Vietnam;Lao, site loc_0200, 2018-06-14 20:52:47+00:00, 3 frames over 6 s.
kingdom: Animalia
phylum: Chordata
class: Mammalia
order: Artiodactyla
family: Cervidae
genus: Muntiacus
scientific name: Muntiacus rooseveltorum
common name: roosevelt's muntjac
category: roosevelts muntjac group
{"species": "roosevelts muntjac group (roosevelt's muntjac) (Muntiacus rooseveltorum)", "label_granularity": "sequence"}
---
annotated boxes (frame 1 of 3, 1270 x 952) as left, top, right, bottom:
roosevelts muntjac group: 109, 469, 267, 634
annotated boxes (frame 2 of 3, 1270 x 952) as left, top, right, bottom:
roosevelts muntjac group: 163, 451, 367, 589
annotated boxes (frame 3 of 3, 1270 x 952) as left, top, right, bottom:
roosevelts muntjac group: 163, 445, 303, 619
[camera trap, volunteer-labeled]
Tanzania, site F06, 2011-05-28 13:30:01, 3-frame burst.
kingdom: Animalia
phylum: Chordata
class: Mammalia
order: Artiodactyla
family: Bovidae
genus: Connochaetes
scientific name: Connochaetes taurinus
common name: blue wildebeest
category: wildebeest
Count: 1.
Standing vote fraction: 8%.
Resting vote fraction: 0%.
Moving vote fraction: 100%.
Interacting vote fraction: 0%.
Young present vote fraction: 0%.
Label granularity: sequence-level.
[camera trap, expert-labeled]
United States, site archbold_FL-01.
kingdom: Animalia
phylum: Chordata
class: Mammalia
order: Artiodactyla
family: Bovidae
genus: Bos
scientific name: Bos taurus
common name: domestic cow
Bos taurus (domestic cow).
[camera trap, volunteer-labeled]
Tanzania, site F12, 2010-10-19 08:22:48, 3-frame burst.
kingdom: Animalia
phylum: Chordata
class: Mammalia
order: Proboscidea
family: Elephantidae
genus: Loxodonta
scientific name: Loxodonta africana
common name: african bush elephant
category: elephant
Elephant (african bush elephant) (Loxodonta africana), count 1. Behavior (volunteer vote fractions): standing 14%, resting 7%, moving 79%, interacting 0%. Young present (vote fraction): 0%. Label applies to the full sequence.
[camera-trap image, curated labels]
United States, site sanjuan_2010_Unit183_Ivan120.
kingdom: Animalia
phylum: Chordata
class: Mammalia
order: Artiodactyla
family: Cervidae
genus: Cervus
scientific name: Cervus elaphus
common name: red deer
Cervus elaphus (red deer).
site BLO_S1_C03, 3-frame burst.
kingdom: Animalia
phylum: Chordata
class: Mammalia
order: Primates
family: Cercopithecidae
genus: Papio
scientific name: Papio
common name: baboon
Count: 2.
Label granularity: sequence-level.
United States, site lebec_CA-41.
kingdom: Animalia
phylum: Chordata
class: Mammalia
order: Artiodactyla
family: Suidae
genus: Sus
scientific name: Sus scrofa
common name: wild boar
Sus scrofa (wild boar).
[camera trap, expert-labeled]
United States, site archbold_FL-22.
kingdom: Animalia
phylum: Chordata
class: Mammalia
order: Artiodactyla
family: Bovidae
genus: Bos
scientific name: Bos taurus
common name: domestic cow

## Task statement
Each line of the listing needs to be transcribed exactly.

## Answer space
Vietnam;Lao, site loc_0200, 2018-06-14 20:52:47+00:00, 3 frames over 6 s.
kingdom: Animalia
phylum: Chordata
class: Mammalia
order: Artiodactyla
family: Cervidae
genus: Muntiacus
scientific name: Muntiacus rooseveltorum
common name: roosevelt's muntjac
category: roosevelts muntjac group
{"species": "roosevelts muntjac group (roosevelt's muntjac) (Muntiacus rooseveltorum)", "label_granularity": "sequence"}
---
annotated boxes (frame 1 of 3, 1270 x 952) as left, top, right, bottom:
roosevelts muntjac group: 109, 469, 267, 634
annotated boxes (frame 2 of 3, 1270 x 952) as left, top, right, bottom:
roosevelts muntjac group: 163, 451, 367, 589
annotated boxes (frame 3 of 3, 1270 x 952) as left, top, right, bottom:
roosevelts muntjac group: 163, 445, 303, 619
[camera trap, volunteer-labeled]
Tanzania, site F06, 2011-05-28 13:30:01, 3-frame burst.
kingdom: Animalia
phylum: Chordata
class: Mammalia
order: Artiodactyla
family: Bovidae
genus: Connochaetes
scientific name: Connochaetes taurinus
common name: blue wildebeest
category: wildebeest
Count: 1.
Standing vote fraction: 8%.
Resting vote fraction: 0%.
Moving vote fraction: 100%.
Interacting vote fraction: 0%.
Young present vote fraction: 0%.
Label granularity: sequence-level.
[camera trap, expert-labeled]
United States, site archbold_FL-01.
kingdom: Animalia
phylum: Chordata
class: Mammalia
order: Artiodactyla
family: Bovidae
genus: Bos
scientific name: Bos taurus
common name: domestic cow
Bos taurus (domestic cow).
[camera trap, volunteer-labeled]
Tanzania, site F12, 2010-10-19 08:22:48, 3-frame burst.
kingdom: Animalia
phylum: Chordata
class: Mammalia
order: Proboscidea
family: Elephantidae
genus: Loxodonta
scientific name: Loxodonta africana
common name: african bush elephant
category: elephant
Elephant (african bush elephant) (Loxodonta africana), count 1. Behavior (volunteer vote fractions): standing 14%, resting 7%, moving 79%, interacting 0%. Young present (vote fraction): 0%. Label applies to the full sequence.
[camera-trap image, curated labels]
United States, site sanjuan_2010_Unit183_Ivan120.
kingdom: Animalia
phylum: Chordata
class: Mammalia
order: Artiodactyla
family: Cervidae
genus: Cervus
scientific name: Cervus elaphus
common name: red deer
Cervus elaphus (red deer).
site BLO_S1_C03, 3-frame burst.
kingdom: Animalia
phylum: Chordata
class: Mammalia
order: Primates
family: Cercopithecidae
genus: Papio
scientific name: Papio
common name: baboon
Count: 2.
Label granularity: sequence-level.
United States, site lebec_CA-41.
kingdom: Animalia
phylum: Chordata
class: Mammalia
order: Artiodactyla
family: Suidae
genus: Sus
scientific name: Sus scrofa
common name: wild boar
Sus scrofa (wild boar).
[camera trap, expert-labeled]
United States, site archbold_FL-22.
kingdom: Animalia
phylum: Chordata
class: Mammalia
order: Artiodactyla
family: Bovidae
genus: Bos
scientific name: Bos taurus
common name: domestic cow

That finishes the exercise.